There was one strange thing about him that for a long time no one knew of except his wife. He was a bard, and his songs were all about battle and warfare, and were so spirited and fine, and had such a breath of courage and glory in them, that they might have stirred an army. When his wife saw them first, she could hardly believe that Angus had written them, and she was so proud of them that he could hardly prevent her from telling every one about them. He had to beseech and command her to do nothing of the sort, and at last she agreed to keep the secret, though indeed she was burning to let it out; for she thought that if people only knew what songs Angus had written, they would believe that he had after all some kind of courage that proved he was not such a coward as they thought. "For," said she to herself, "if a man can make what will

stir others to courage, is not that as good as though he had it himself?"

Angus Auchenbrae's wife had a brother called Neil, who was a famous brave man in a boat; and Neil had a wife with a very sharp tongue, and Neil's wife and Angus's wife did not get on very well. They would go to see each other very often, but before long they would come upon something on which they did not agree; and Neil's wife would say something sharp, and Angus's wife would answer her, and they would go on speaking till they had begun to "cast up" to each other things that would have been better left alone.

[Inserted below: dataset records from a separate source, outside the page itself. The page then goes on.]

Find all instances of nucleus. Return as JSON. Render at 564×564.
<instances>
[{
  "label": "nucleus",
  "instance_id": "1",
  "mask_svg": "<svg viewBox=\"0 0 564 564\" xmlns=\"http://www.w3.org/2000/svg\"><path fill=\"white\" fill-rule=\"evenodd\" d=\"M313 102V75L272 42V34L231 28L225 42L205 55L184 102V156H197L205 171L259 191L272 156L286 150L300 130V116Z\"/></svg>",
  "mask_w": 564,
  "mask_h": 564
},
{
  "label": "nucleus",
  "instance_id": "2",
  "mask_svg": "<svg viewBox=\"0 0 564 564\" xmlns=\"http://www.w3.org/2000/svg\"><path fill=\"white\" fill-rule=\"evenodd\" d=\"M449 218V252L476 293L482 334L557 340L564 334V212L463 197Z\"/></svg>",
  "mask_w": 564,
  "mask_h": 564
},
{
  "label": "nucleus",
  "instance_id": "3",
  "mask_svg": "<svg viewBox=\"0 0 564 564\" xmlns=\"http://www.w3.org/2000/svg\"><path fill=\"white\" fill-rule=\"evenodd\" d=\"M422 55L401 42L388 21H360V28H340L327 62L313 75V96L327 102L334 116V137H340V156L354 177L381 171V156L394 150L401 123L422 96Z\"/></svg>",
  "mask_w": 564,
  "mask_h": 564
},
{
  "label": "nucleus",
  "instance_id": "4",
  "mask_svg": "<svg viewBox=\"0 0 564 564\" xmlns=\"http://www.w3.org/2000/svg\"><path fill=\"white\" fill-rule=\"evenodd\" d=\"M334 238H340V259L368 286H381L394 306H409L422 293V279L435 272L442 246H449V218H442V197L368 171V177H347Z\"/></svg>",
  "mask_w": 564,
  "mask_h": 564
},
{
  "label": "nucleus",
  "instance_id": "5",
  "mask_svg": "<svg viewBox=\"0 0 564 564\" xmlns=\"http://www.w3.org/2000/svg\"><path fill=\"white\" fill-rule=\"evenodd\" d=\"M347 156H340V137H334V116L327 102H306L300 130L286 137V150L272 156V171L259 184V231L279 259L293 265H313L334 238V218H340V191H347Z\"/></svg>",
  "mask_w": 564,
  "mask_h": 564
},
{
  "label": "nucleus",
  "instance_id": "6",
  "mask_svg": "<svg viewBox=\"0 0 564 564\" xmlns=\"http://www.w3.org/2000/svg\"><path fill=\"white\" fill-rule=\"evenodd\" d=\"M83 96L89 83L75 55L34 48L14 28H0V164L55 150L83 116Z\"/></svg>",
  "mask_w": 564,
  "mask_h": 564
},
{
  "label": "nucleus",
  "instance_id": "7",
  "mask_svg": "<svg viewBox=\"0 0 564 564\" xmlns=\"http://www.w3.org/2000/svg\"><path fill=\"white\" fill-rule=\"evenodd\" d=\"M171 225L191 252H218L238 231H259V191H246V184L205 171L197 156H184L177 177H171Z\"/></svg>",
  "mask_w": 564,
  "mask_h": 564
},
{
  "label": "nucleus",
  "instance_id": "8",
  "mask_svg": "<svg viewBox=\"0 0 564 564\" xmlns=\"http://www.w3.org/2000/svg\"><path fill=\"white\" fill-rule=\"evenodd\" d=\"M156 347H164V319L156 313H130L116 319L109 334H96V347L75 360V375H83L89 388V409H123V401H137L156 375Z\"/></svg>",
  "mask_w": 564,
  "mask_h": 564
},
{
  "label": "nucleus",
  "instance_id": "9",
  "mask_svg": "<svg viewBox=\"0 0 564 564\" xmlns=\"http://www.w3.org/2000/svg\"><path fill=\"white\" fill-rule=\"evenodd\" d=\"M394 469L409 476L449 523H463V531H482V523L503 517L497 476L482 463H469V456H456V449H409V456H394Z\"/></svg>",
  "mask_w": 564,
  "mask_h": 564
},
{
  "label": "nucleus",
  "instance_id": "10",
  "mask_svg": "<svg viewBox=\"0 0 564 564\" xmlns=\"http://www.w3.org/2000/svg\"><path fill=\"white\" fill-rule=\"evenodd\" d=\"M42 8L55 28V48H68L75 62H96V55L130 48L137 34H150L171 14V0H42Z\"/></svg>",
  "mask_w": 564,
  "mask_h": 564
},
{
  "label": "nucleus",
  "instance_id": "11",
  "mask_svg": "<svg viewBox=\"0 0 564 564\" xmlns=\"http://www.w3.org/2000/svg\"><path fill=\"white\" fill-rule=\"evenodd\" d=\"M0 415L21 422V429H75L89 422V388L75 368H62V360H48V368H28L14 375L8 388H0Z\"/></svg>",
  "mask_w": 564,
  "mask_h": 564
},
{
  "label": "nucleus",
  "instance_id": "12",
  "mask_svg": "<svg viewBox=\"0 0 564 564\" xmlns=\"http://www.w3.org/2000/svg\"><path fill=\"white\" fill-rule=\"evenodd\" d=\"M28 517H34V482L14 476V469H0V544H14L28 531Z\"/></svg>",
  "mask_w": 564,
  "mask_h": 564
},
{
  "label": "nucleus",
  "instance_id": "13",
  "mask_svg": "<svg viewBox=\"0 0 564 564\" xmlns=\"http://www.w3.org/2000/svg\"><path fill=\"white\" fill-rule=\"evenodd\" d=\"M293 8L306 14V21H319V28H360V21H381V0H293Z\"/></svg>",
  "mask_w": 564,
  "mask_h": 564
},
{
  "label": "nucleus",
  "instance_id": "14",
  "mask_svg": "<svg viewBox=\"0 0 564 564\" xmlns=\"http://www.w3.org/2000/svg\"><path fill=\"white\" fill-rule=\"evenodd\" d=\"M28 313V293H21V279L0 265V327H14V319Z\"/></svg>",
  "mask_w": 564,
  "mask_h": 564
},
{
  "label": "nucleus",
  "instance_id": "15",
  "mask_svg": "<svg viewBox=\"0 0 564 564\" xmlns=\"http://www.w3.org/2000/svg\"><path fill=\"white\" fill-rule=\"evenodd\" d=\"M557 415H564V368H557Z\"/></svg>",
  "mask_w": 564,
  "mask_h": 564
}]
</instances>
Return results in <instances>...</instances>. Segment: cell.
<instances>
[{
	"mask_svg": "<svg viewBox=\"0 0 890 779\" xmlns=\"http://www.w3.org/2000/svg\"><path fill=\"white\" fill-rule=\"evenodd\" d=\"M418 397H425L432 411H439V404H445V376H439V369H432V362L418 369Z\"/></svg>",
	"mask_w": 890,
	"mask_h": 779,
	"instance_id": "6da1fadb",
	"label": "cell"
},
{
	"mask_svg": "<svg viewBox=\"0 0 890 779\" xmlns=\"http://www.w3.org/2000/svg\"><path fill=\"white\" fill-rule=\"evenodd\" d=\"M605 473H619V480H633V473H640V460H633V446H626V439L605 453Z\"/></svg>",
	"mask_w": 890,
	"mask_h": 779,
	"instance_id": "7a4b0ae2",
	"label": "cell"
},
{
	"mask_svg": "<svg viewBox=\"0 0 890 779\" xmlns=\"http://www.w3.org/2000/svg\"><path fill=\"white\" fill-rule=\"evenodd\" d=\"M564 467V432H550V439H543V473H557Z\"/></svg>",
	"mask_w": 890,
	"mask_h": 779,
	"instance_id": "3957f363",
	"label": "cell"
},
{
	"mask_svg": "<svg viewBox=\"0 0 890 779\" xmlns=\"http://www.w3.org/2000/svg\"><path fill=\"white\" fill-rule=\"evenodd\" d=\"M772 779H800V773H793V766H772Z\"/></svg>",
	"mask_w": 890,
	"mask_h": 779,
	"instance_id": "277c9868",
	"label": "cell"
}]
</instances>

One day things were hot between them, and Neil's wife "cast up" how Angus had no courage, and how different he was from Neil; and in her anger Angus's wife "let out" about the songs. "Songs," cried the other, and began laughing. "Poor songs! Who would go to battle singing the songs of Angus Auchenbrae?" This was so true that the other had no answer for it; but she was so foolish, poor woman, that she got up and went to her husband's big chest and took out a bundle of songs from the little wooden compartment at the side where he kept them. "Read these!" she cried, "and see if they are poor songs, and if Angus Auchenbrae is the man you think him."

Neil's wife would not wait to read them, but she was filled with curiosity and became very civil, and took them away with her, promising no harm should come to them; and no sooner was she gone than Angus's wife began to be frightened at what she had done. "Never mind," she said to herself at last, "I will go for them myself to-morrow and tell her not to say a word about them; and if it should be whispered that such things were made, people will perhaps think better of the one that made them."